What Does a Housing Bubble Mean?
- A "housing bubble" is a cyclical economic event where high trade volumes inflate prices, which ultimately become unsustainable, causing a lowering, or "crash" in values. Economic bubbles may be called by a variety of terms, including a speculative bubble, a market bubble or a balloon. Economic cycles of this nature are not exclusive to real estate. They have occurred throughout history in a variety of markets, including stocks, tulips and pottery.
- It could be argued that a housing bubble is really an example of a credit bubble. Although real estate is the underlying commodity, most house buyers use credit -- in the form of a mortgage -- to secure the property. Lax lending guidelines, rapidly inflating values, speculative buyers and the use of adjustable rate mortgages (ARMs), which can adjust to higher rates, are all factors in accelerating the likelihood of borrowers defaulting on their loans.
- Tighter credit is likely to result after a housing bubble bursts; and although the effects following the downturn may have a broad effect on consumer purchasing power, the depth and duration of the housing bubble effects will vary drastically in local real estate markets.

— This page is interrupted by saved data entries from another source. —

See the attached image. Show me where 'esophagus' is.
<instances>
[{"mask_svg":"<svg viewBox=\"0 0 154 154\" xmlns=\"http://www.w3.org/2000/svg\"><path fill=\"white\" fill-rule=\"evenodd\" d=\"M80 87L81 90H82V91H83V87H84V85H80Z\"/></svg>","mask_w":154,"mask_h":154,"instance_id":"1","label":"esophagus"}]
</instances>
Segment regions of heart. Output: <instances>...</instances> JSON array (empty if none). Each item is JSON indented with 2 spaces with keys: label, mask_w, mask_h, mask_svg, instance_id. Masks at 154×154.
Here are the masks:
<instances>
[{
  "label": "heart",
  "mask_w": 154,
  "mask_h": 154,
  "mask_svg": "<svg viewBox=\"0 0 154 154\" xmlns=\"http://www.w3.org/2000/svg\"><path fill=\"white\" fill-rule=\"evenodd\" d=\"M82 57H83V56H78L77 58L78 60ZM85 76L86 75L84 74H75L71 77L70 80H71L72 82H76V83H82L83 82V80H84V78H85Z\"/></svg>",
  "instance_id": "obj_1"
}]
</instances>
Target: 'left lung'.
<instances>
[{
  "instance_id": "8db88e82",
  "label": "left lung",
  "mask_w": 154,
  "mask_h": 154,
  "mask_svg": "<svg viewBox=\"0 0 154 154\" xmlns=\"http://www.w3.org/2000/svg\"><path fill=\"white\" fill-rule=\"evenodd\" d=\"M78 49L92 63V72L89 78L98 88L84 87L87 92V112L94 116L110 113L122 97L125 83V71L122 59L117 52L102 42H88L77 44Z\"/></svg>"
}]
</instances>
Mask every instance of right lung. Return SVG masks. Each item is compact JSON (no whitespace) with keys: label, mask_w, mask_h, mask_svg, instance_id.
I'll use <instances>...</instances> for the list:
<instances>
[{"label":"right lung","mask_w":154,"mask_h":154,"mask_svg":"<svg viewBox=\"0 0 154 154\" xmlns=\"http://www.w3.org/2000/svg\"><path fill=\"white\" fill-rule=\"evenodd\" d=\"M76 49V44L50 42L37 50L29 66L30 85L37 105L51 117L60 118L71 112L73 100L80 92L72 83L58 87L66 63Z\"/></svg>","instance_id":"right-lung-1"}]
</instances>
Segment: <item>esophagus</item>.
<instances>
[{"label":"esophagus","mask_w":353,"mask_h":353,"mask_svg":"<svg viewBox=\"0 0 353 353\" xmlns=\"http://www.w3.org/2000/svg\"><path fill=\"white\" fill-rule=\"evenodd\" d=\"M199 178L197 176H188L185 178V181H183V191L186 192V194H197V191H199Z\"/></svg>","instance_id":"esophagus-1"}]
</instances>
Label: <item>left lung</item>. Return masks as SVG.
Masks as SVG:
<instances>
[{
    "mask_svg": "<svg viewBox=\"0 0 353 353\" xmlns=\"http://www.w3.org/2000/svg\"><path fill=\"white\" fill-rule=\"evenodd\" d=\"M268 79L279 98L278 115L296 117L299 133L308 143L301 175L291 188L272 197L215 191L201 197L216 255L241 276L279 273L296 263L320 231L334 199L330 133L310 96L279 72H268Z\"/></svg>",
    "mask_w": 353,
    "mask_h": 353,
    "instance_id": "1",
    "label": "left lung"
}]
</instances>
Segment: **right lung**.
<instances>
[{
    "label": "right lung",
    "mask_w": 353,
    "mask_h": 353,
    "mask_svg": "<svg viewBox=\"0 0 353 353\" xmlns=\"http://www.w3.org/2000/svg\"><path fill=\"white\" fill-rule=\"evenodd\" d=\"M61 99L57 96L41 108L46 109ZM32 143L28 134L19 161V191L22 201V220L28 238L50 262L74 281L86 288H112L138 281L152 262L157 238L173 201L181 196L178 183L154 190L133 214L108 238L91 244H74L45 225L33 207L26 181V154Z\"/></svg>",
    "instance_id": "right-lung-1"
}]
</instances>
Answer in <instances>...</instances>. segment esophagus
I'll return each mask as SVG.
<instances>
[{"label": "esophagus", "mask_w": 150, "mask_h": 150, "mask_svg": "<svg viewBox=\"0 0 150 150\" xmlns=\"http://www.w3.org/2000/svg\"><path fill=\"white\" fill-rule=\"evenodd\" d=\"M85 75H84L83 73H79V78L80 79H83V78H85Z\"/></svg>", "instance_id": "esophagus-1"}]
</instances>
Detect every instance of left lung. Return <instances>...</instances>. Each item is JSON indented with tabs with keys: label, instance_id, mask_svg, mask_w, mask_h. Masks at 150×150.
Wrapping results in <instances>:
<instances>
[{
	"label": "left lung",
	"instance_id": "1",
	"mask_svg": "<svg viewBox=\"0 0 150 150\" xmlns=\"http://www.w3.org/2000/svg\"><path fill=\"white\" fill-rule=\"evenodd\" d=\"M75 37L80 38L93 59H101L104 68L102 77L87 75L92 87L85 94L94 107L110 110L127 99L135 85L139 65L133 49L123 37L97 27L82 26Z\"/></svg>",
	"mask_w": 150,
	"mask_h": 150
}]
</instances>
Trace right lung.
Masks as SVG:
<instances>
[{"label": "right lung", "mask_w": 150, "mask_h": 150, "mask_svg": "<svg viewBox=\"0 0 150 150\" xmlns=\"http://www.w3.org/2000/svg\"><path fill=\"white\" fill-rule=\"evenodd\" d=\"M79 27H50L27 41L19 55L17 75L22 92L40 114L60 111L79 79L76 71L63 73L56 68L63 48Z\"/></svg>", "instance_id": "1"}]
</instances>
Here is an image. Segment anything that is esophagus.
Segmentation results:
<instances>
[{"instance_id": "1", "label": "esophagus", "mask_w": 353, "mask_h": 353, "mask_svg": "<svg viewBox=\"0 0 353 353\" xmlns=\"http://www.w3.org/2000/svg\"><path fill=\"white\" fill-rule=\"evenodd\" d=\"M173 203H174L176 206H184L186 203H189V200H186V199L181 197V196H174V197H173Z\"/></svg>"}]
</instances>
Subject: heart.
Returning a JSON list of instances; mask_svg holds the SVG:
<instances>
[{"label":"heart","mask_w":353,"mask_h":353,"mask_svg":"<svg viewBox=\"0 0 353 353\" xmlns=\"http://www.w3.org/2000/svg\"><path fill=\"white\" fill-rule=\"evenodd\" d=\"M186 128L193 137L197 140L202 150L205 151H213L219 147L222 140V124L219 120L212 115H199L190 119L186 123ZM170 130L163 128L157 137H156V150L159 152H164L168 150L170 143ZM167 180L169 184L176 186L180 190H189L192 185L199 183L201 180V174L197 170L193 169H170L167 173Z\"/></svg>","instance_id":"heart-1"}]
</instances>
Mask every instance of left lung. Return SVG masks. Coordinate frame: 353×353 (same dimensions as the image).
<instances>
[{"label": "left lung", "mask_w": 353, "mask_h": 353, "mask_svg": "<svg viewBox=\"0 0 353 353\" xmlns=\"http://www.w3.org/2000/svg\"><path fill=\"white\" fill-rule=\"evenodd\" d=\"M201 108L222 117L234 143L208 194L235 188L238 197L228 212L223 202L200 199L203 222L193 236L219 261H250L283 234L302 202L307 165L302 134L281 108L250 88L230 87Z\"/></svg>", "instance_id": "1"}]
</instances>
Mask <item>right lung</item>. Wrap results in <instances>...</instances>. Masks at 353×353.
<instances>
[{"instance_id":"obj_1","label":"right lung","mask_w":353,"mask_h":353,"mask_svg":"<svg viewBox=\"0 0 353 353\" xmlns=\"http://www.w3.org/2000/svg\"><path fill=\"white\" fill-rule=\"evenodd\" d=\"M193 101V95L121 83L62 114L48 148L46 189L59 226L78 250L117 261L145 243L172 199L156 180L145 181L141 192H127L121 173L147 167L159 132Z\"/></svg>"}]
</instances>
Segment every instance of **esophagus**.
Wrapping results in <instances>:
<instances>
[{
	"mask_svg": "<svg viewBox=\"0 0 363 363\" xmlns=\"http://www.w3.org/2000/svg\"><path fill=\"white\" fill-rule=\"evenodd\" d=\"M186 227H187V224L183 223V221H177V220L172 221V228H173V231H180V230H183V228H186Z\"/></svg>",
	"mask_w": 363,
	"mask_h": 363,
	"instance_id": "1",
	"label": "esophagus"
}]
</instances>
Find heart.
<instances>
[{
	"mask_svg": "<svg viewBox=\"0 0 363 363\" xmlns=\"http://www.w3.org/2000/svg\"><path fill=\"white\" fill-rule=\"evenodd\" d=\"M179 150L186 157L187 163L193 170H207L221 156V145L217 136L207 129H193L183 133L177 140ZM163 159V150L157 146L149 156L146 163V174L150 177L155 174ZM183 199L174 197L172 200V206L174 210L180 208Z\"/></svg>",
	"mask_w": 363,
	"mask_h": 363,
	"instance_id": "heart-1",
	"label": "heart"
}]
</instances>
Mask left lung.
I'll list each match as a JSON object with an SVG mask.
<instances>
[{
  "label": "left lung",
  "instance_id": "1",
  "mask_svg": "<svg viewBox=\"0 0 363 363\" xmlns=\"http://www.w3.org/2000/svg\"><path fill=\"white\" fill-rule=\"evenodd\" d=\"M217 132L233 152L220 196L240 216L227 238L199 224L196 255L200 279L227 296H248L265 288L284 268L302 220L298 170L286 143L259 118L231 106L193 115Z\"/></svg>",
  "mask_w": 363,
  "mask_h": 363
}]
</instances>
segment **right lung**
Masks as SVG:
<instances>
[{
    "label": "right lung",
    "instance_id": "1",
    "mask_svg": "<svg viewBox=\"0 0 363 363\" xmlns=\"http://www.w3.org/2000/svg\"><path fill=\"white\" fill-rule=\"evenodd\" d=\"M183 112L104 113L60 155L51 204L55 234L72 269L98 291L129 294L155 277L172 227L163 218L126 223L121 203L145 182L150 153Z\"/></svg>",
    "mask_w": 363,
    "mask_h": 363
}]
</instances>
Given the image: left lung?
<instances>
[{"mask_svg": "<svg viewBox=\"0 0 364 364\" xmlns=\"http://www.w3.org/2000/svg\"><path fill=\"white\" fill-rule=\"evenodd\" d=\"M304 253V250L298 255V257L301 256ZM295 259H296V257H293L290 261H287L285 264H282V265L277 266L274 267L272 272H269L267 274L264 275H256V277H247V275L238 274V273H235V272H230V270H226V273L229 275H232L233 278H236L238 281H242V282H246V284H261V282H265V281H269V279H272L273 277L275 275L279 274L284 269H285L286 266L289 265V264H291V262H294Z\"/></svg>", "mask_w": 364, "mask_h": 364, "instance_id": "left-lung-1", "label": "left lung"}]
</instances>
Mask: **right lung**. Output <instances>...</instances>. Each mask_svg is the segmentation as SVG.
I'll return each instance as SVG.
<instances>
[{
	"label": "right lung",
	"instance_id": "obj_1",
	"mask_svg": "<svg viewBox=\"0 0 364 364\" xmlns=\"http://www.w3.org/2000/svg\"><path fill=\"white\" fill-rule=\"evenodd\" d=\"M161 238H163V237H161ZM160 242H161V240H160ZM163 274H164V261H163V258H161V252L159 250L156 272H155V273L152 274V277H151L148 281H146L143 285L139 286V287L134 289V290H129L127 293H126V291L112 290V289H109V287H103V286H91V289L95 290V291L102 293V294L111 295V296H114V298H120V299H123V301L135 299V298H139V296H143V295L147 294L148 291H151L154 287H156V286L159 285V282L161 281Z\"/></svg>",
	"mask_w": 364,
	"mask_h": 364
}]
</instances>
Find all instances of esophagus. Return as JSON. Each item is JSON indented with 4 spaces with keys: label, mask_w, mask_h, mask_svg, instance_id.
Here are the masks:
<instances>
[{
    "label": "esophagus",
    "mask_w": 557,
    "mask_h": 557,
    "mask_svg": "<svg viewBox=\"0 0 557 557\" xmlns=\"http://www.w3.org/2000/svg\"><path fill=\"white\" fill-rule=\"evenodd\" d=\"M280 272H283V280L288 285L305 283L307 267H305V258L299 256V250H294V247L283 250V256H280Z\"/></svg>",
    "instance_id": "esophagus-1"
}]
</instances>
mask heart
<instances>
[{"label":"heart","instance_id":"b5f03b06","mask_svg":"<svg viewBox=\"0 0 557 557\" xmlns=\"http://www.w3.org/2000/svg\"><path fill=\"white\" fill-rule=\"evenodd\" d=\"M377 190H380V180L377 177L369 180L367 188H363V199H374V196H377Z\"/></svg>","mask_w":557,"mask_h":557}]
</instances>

Factors such as location, social trends, local economies and geographic amenities, such as beachfronts and mountains, can play a big role in a local market's resiliency.
- As home values increase and demand for property is high, building is brisk and construction employment is high. Speculators who enter the market early and sell before the market turns can earn good profits. Lenders and real estate brokers are busy, and buyers are motivated to buy. After the bubble bursts, lenders and brokers slow down, construction stops and workers are laid off. Homeowners either can't afford to sell or run the risk of foreclosure.